The Ibn Battouta ATC (Air Traffic Control) communication corpus is English corpus characterized with a strong Moroccan accent speech, under the creation and concentrated on Tangier’s airport1. It synchronizes the voice, the ADS-B (flight data broadcast by aircraft) and the METAR (Weather Report on Airport), as trusted structured data frequently pronounced during the communication.
The aim of this work is to update the acoustic model and train the ASR (Automatic Speech Recognition) engine like CMU Sphinx or IBM Kaldi for the purpose of improving ATC capabilities, facilitating decision making and ensuring security. Currently we have recorded more than five hours long audio files with silence elimination of real life communication between pilots and controllers during takeoffs, approaches and landings in Tangier airport, Gibraltar airport and in the way from the Moroccan airspace to the Spanish one and vice versa.
In addition to 10logging files from ADS-B flight data and METAR reports.
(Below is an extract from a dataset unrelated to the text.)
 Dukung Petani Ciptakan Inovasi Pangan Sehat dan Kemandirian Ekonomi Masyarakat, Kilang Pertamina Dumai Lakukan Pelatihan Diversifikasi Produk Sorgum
All audio files have been fully transcribed manually, with time marking to indicate the start of transmission and its duration, by airlines pilots and controllers working on Tangier airport.
To the best knowledge, it’s the first corpus that aligns speech data and structured data perfectly to all for a richer ASR modeling. In this paper, we will describe the Tangier’s airport geographic specification, and the techniques used to ensure quality of recording, data collecting, and their transcription, using the META data annotation and the advantages of the ATC phraseology as a reducing and controlling language, with synchronized flight data, and weather reports as trusted structured data.